1 tablespoon vegetable oil

1 brown onion, chopped

1 desiree potato, peeled, chopped

2 garlic cloves, chopped

1/2 teaspoon ground turmeric

1 teaspoon ground coriander

1 teaspoon ground cumin

1/4 teaspoon ground chilli

1/2 medium cauliflower (see note), trimmed, cut into small florets

5 1/2 cups reduced-salt vegetable stock

1/2 cup low-fat natural yoghurt


Step 1

Heat oil in a large saucepan over medium-high heat. Add onion, potato and garlic. Cook, stirring often, for 5 minutes or until onion is soft.

Step 2

Add turmeric, coriander, cumin and chilli.
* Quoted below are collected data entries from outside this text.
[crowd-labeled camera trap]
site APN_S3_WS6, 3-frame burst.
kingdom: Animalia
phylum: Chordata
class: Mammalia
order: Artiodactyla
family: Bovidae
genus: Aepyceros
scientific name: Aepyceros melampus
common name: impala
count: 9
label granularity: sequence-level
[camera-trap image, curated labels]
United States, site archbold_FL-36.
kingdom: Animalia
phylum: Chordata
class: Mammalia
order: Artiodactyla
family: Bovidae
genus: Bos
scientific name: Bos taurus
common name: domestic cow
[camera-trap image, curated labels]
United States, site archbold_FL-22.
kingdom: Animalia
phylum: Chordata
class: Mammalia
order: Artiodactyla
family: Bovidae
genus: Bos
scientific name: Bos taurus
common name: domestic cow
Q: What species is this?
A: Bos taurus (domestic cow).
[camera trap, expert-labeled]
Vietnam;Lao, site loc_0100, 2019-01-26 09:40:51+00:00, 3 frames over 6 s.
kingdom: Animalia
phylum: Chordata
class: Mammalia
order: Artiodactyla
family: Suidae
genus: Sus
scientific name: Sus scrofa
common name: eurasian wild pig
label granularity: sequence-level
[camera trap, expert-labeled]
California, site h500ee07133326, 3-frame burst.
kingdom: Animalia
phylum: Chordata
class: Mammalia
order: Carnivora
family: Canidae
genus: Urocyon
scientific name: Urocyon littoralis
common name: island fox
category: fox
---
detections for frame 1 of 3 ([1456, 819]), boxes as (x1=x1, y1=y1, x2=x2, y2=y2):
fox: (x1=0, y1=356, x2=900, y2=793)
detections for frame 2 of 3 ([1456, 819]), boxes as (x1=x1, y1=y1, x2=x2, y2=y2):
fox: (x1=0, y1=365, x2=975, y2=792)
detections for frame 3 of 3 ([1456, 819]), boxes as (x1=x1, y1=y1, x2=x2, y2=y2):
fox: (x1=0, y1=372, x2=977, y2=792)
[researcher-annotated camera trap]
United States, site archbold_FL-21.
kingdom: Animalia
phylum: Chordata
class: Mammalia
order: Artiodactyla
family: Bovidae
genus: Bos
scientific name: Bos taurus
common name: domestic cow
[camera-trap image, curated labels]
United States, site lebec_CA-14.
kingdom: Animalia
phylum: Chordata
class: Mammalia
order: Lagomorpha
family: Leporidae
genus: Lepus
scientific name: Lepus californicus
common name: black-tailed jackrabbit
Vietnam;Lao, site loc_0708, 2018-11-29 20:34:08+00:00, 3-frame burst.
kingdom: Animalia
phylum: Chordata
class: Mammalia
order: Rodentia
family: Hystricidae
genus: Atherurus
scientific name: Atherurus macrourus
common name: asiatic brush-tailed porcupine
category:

Cook for 1 minute or until aromatic. Add cauliflower and stock. Cover and bring to the boil. Reduce heat to medium-low. Simmer, partially covered, for 15 to 20 minutes or until cauliflower is tender. Set aside to cool slightly.

Step 3

Blend soup, in batches, until smooth. Return soup to saucepan over medium-low heat. Stir in 1/3 cup yoghurt. Cook for 3 to 4 minutes or until hot (do not boil). Season with salt and pepper.

Step 4

Ladle soup into serving bowls. Drizzle each with 1 teaspoon of remaining yoghurt. Serve with naan bread.